Informational privacy is a hot topic. Just recently new privacy laws in California and Virginia have brought Europe-inspired requirements on how companies process personal information to the US.

Data is a valuable, but challenging asset.

Organizations can only meaningfully protect, and effectively make the most of, their digital assets if they know what data they have, the usage limitations that apply to it and where it resides and who has access to it. Data management is a huge challenge for organizations in the modern hyper-connected tech-enabled world; yet challenges can be turned into opportunities by organizations willing and able to step-up to them.

Data management is not just about legal compliance.  In many ways, it comes down to branding.

Marketing experts know that having a strong brand enables businesses to stand out and surpass their competition. Developing a strong brand is no longer only about logos, slogans and pricing. In the words of Jeff Bezos: “A brand is literally what people say about your business when you’re not in the room”. Forward thinking organizations have been actively bundling corporate values, company culture, and even the overall “philosophy” of the company into their brand architecture for years and the trend is accelerating.

Take Patagonia, for example, a certified B-Corp that has been actively branding itself around the fight against climate change for years. In 2020, it started using its clothes to make a statement about climate change with a new clothing tag that reads, “Vote the a-holes out.

Even when it comes to issues that are politically controversial and even financially burdensome, companies are, at this point expected to take a public stand. Several companies have spoken out against the Georgia voting law, prompting Trump and his supports to calls for boycotts of their products and services and, in some cases, risking State tax breaks in the process.  

Consciously branding your organization around privacy is an imperative at this point.

In fact, it is highly likely that customers have already formed their own intuitive sense of where your organization stands on informational privacy, whether you actively work on carving a privacy branding for yourself or not.

In the fight to define what people say about your businesses’ privacy and security practices when you’re not in the room, one major consideration is the stand that the organization has taken (or will take) for legal compliance.

To be candid, from a legal mandate point of view, the train has left the station.

CCPA-California-Consumer-Privacy-ActCalifornia’s paradigm-shifting California Consumer Privacy Act (CCPA), now in full effect for traditional consumer data, practically necessitates businesses to map their personal information and have a robust way to manage it to comply with legal restrictions and consumers’ rights to know and delete.  Revisions to that law, effective January 1, 2023, will bring personal information of a company’s personnel, and persons with whom the company interacts with in a B-to-B context, fully under the CCPA.  Covered businesses will also need to practice data minimization, as well as publish and follow limited-purpose-based retention notices.   In addition to the Golden State, Virginia has passed comprehensive consumer privacy legislation, also effective January 1, 2023.  Scores of other states are considering similar legislation.

One way in which US laws are distinct from what we have seen in Europe and other regions is the way these laws influence corporate branding. This is due to the way these laws define and require transparency around rights. The most iconic example is the right to opt-out of sale. The CCPA defines what a “sale” is and requires organizations that engage in conduct that falls under the definition to disclose that they are “selling” and offer a way to opt-out (or opt-in for minors under 16). Legislative proposals across other states use the same terminology, although they may define the concept of “sale” differently.

§ YOUR OBJECTIVE: Extend the privacy article, picking up right after its final sentence. The material after this point is separate from the privacy article.

§ DATA EXTRACT:

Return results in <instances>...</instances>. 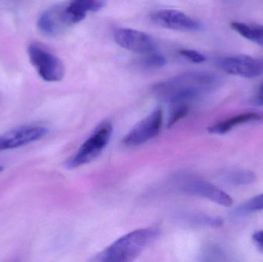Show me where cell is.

§ EXERCISE ANSWER:
As legal experts, we help clients define and actively communicate their privacy branding strategy in a way that we believe adds value to them. Are you “selling” data? If so, how would you frame your activities in a way that adds (rather than detracts) value from your brand? How will you enable individuals to opt-out? Will you extend the same rights to all US customers, or will you break it down by State? If not selling, what activities will you have to curtail to take that stand? What contractual language is required or advisable in either event? How will your compliance stand in the US affect your compliance elsewhere in the world?

In our experience, the most challenging area to navigate for organizations has been online advertising. The instant availability of personal digital usage data, and the ability to track usage over time and unrelated services or activities, has generated marketing synergies that can result in more relevant ads for consumers, and thereby increased revenue for publishers (advertisers pay more to send a targeted ad than a generic ad).  Advocates of so-called interest-based advertising argue that this helps to keep most online services and content ad-supported and free to the consumer, minimizing an economic digital divide.  However, some consumers see these practices as an intrusion, especially if they feel uninformed about the practice and unable to limit it.

Leading social media platforms that strongly believe the availability of user data to facilitate on-platform advertising is beneficial to consumers, are choosing to integrate this idea into their own branding and actively running campaigns to articulate that message to the public, and at the same time providing more transparency and choice to users.

Others are going even further, incorporating privacy into their core brand message as a path to establish trust with their customers and creating and enforcing policies that present privacy as a stand-alone, value-add to their brand.

The revisions to CCPA, effective January 1, 2023, will bring new branding challenges and opportunities. Will your organization limit its use of sensitive data or offer an opt-out? How will you meaningfully address and explain automated decision-making activities? These and many other questions will need to be answered in the public sphere and will impact your brand. Will you be ready to answer them?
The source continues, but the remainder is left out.